Olga Tokarczuk is adored by her readers and lauded by critics and literature scholars; she is the author of nine novels and several collections of short stories and essays, has won many awards, and is the mostly widely translated Polish female writer. Her books have been translated into twenty-nine languages, including Chinese, Estonian, and Japanese, and translations of her latest novels are soon to be appearing in Fitzcarraldo Editions. 

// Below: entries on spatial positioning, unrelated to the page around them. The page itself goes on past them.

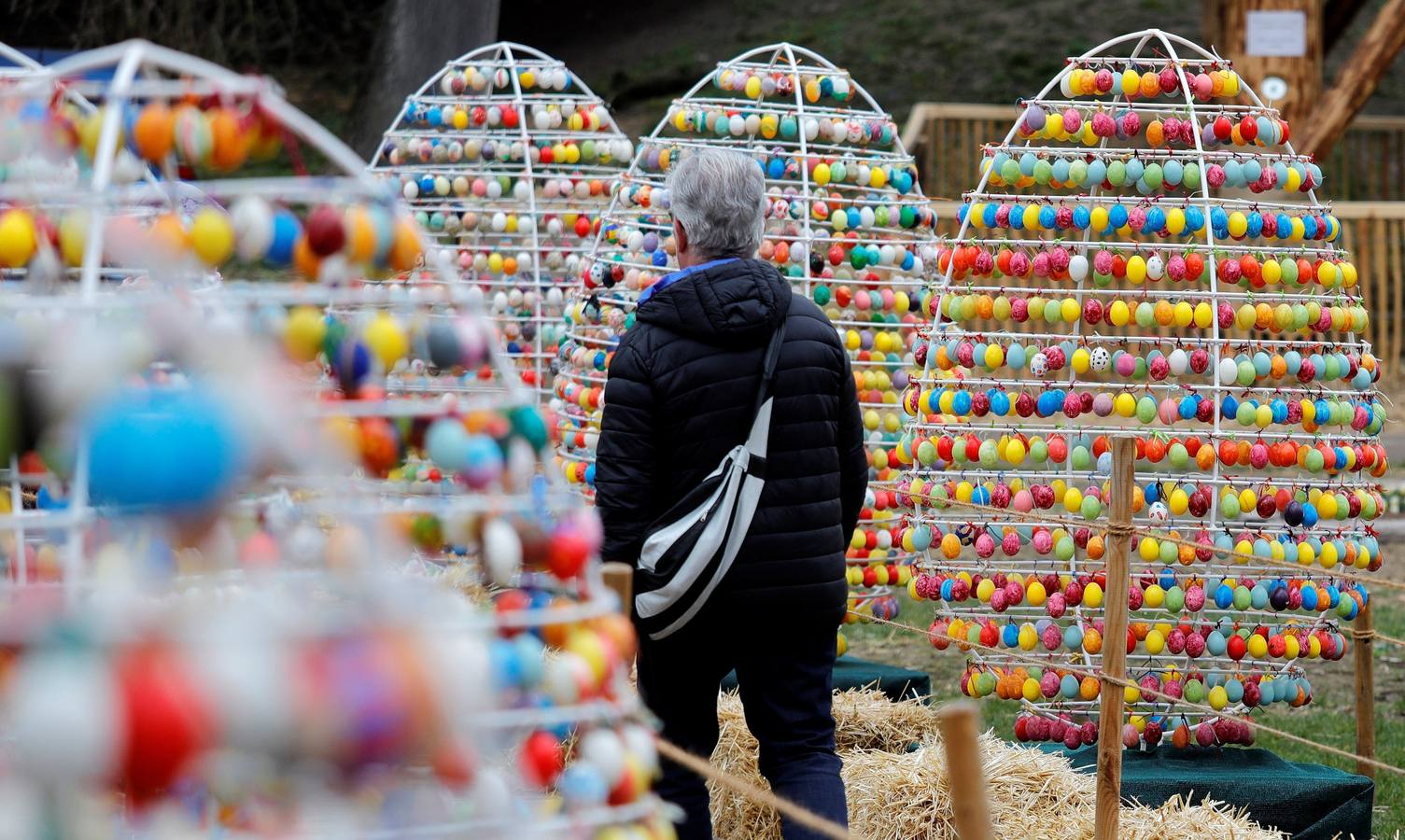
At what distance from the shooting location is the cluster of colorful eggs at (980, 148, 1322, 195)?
416 cm

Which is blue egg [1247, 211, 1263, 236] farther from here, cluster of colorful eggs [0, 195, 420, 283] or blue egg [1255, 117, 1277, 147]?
cluster of colorful eggs [0, 195, 420, 283]

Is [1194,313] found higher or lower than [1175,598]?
higher

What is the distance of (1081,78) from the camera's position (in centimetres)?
428

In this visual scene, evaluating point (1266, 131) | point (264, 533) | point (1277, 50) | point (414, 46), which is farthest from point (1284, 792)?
point (414, 46)

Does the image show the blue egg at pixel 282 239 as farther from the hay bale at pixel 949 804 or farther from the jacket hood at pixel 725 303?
the hay bale at pixel 949 804

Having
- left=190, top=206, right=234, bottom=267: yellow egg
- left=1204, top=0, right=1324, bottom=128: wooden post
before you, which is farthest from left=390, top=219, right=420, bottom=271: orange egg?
left=1204, top=0, right=1324, bottom=128: wooden post

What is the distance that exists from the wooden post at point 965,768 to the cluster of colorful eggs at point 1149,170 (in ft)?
8.79

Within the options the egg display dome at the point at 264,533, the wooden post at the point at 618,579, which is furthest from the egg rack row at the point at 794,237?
the egg display dome at the point at 264,533

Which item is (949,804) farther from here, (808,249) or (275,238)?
(275,238)

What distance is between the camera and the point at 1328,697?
18.6ft

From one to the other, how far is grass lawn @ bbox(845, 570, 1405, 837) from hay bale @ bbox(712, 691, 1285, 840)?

Born in 1962, Olga Tokarczuk first gained popularity with her books set in the Kłodzko Valley, where she lived in a small village for many years. These seemingly modest books discussed themes around settling down and making roots in a new place. The complicated history of those lands straddled by Poland, Czechia, and Germany inspired Tokarczuk’s imagination and made her writing evolve towards mythological tales, allowing her to capture something of the strangeness of existence. Tokarczuk also enjoys finding a space between epochs and literary genres, testing and transgressing their rules and boundaries. This explains her splendid reinterpretation of the Sumerian myth of the goddess Immam (Anna In in the Tombs of the World), which sits alongside multi-layered contemporary novels (Day House, Night House or Flights); a pastiche environmental detective novel, which borrows its title from William Blake (Drive Your Plough Over the Bones of the Dead); and a monumental work telling the tale of a false Messiah in the eighteenth century (The Books of Jacob).